Authors: Mary Connealy
Judd jammed his spurs into his horse’s scarred sides. The horse reared up, fighting the heavy hand. “He can’t have gone much farther in this rain. I want that horse! No two-bit horse thief is gonna ride a horse like that while I’m stuck on this nag!”
Judd hated the black mustang. He’d done his best, but he couldn’t beat the fighting spirit out of him. The animal was so vicious, he couldn’t turn his back on it.
Harley didn’t argue. “I might have seen a trail into the thicket back a piece.”
“You think he left the trail?” Judd hollered. “Well, why didn’cha say so earlier?”
Harley said coolly, “Let’s go back and see if he went down that way. He might have ducked into that thicket and found a hidey-hole we can flush him out of. If he’s ahead of us, he’s gone. We won’t catch him tonight.”
Judd turned back, determined to sniff out their prey like a wolf would sniff out a three-legged elk.
“Elizabeth, wait,” Sophie shouted after her rapidly disappearing daughter.
“He’s bleeding.”
Beth skidded to a stop and looked back.
“Bring rags and the water Sally was warming.”
“Got it, Ma!” Beth ran on.
Sophie had lived on the frontier for a long while. She’d given birth to Mandy beside a jumbled shelter of fallen logs on her way west with her husband, Cliff. She’d fed two babies at her breast at the same time, because there was no other milk for growing girls. She’d buried a tiny boy, born too soon after she’d fallen from a horse while bull-dogging cattle, and watched Cliff withdraw from her. He’d wanted a son so badly. She’d run the ranch herself, with two old men her only help, while Cliff went off to war. Then she’d cut her husband down from a tree and dug his grave with her own hands.
All of this she had endured. In truth, she’d flourished under the hard life. The West did that to people. It changed them. They either grew bigger, stronger, reveling in the freedom that could be wrested from the wilderness with two strong hands.
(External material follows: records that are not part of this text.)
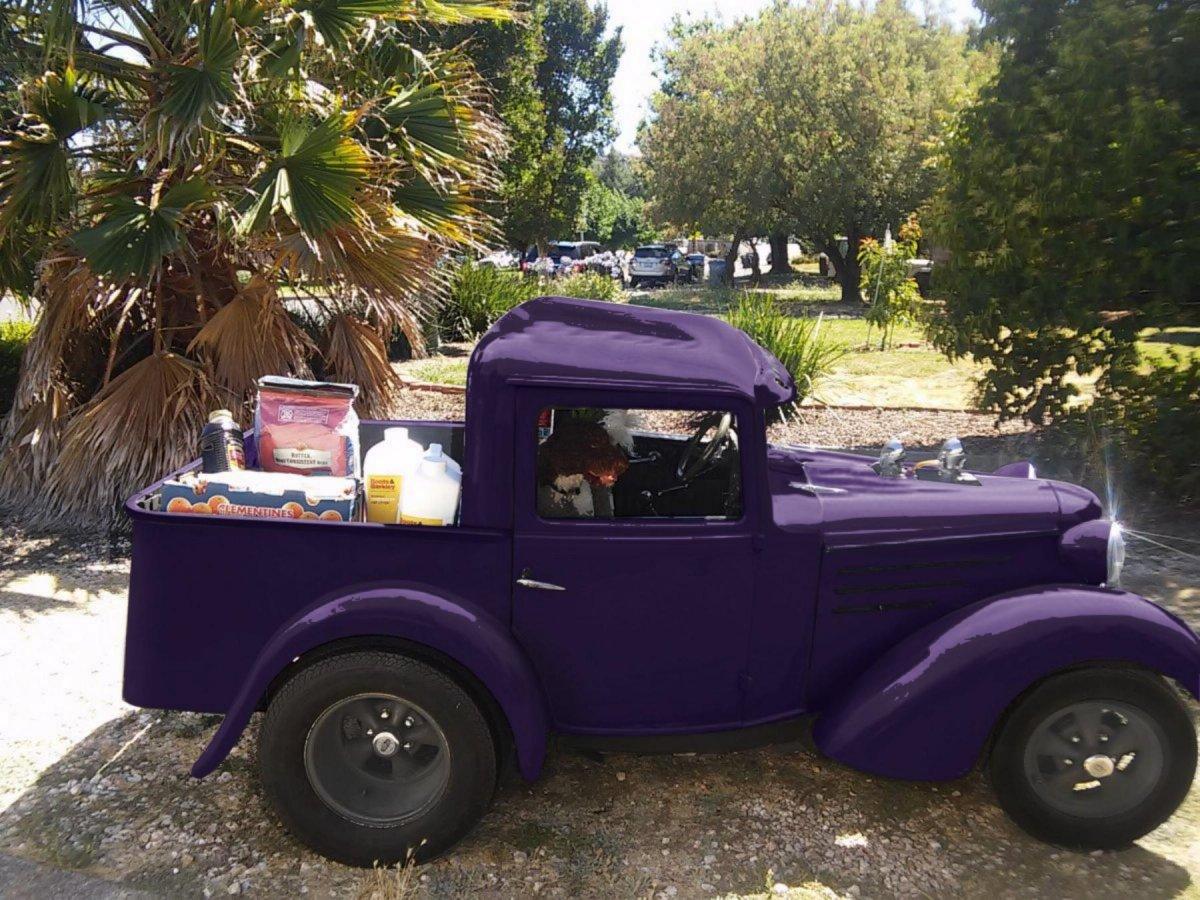 purplebantam.jpg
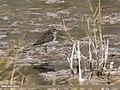 Wood Sandpiper (Tringa glareola) (36835604154).jpg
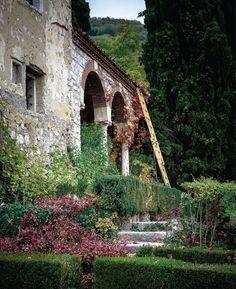 /\ /\ . ancient vineyard in Valpolicella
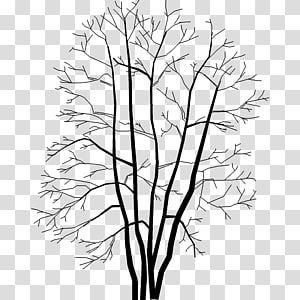 Twig .dwg AutoCAD DXF Drawing, tree PNG clipart
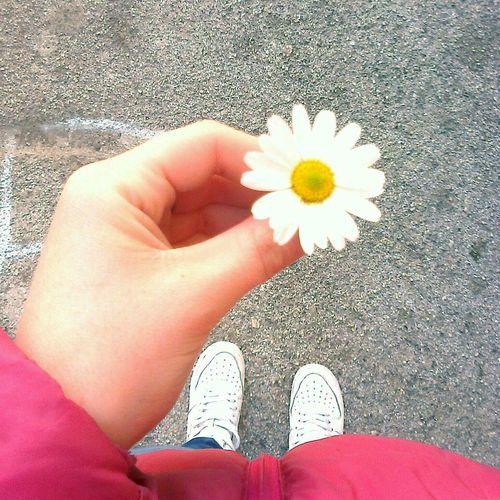Cosi' semplici, cosi' complicate! Delicatezza Purezza Bianco White sei un piccolo fiore per me *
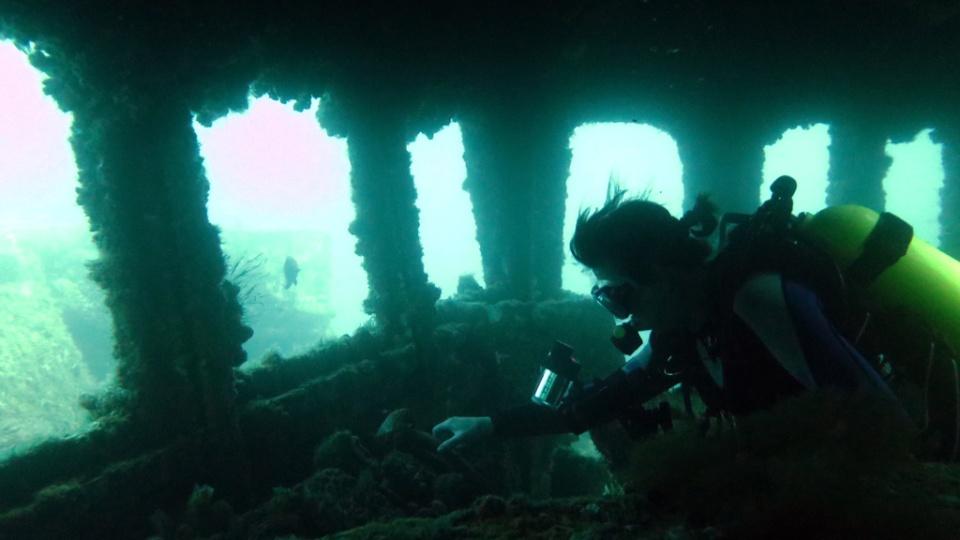 Wreck Diving Safety DAN AP Ex HMAS Adelaide at Terrigal NSW Australia Diveplanit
Or it broke them and revealed them as small, unfit for the bounty that could be wrested from the land. Cliff had been such a man.
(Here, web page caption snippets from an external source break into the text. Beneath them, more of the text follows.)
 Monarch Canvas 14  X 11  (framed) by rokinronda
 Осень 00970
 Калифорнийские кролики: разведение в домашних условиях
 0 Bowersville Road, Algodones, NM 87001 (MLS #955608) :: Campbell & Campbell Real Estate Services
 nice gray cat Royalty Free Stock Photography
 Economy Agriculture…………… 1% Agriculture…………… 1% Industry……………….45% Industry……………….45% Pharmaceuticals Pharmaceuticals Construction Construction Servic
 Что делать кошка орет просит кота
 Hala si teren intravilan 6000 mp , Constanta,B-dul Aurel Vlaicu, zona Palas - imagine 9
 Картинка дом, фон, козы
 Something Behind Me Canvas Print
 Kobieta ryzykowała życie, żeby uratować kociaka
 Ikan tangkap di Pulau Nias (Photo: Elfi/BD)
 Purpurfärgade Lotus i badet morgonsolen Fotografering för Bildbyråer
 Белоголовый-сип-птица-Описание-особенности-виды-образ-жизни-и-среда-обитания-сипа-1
And now, in the rickety barn, with no tools but warm water and rags, she set out to save a man’s life. She began unbuttoning his tattered shirt. “We have to see if he’s injured anywhere, Mandy. Now this is doctoring, so it’s not improper to remove his clothes, like it’d be otherwise.”
Mandy nodded easily and started coaxing the shirt off one broad shoulder.
It was hard to tell where the mud ended and the bruises began. His chest and arms were bleeding from a dozen cuts and scrapes. Sophie pressed against his ribs, checking to see if any bones gave where they shouldn’t. The man groaned softly once, when she pressed high on his right side. The bone held firm, and Sophie was encouraged by the sign of life.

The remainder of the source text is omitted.